■ **GOAL OF THE EXERCISE**:
Lift every line from the entries that includes the word "charset".

Collected data:
==*==

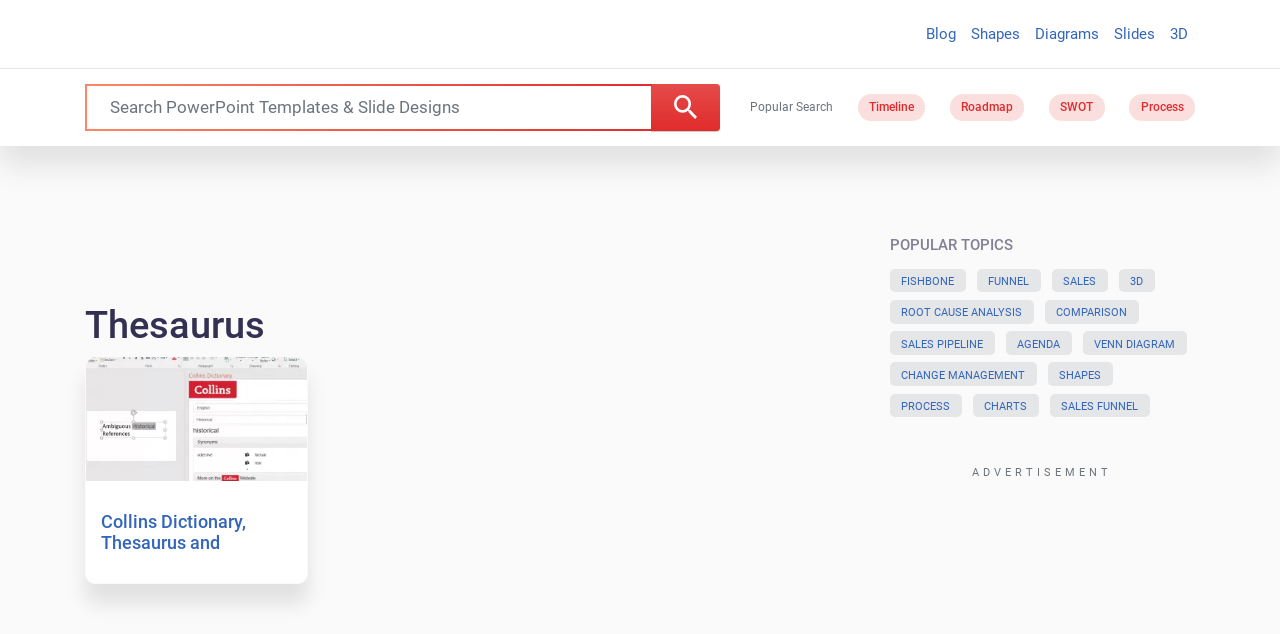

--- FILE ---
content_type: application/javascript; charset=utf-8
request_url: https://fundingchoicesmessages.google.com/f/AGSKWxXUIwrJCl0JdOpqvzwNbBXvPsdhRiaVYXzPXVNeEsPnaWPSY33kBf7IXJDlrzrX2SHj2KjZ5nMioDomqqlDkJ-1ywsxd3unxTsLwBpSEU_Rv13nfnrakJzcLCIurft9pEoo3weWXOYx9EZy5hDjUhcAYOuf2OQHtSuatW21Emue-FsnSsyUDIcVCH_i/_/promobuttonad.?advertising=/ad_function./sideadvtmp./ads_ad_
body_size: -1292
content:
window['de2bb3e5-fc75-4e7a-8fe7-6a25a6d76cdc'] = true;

==*==

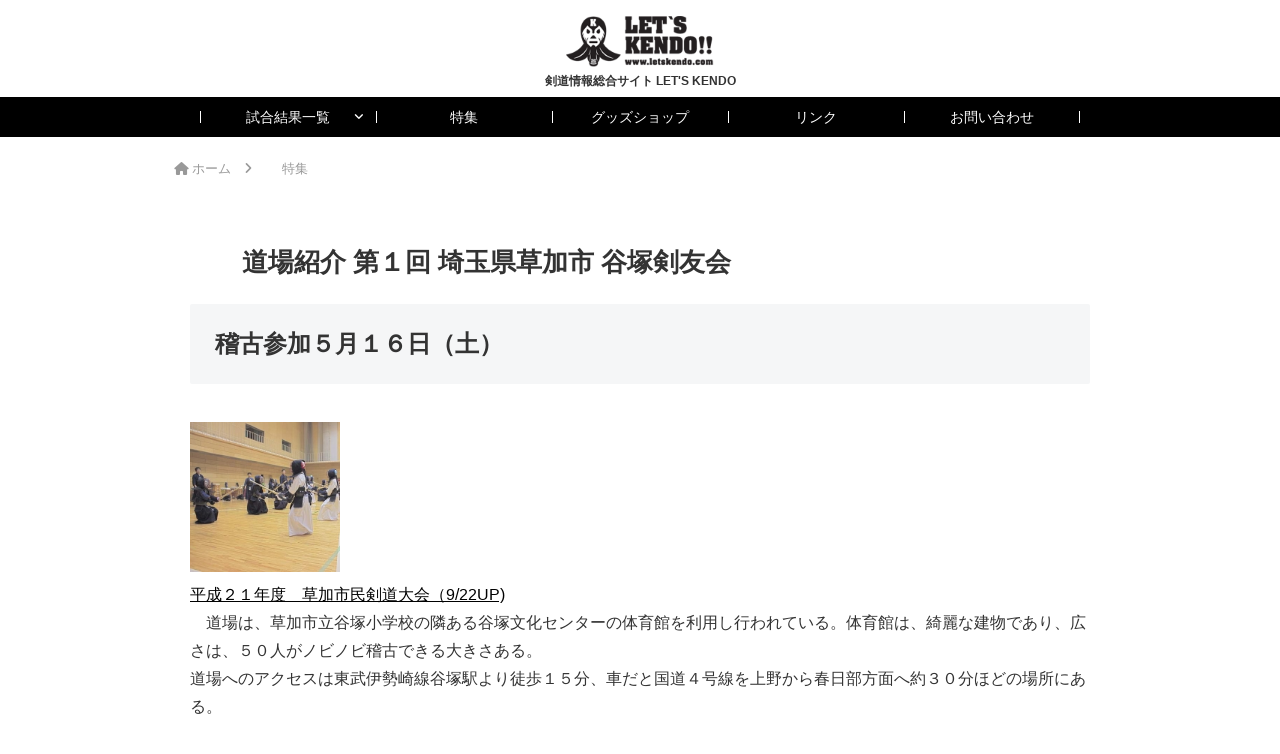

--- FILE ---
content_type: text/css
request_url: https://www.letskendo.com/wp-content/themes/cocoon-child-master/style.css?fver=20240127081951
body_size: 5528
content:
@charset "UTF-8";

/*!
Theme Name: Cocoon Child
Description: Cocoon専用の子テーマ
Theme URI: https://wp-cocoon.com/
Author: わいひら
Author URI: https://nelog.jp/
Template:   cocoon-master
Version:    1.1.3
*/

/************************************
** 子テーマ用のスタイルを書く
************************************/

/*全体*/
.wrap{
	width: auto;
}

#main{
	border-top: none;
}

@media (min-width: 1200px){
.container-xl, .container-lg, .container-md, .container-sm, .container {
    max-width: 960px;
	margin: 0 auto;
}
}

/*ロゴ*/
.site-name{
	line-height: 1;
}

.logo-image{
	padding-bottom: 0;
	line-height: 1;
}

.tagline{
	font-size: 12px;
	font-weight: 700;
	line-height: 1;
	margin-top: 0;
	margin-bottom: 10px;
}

==*==

■ **EXERCISE RESPONSE**:
content_type: application/javascript; charset=utf-8
@charset "UTF-8";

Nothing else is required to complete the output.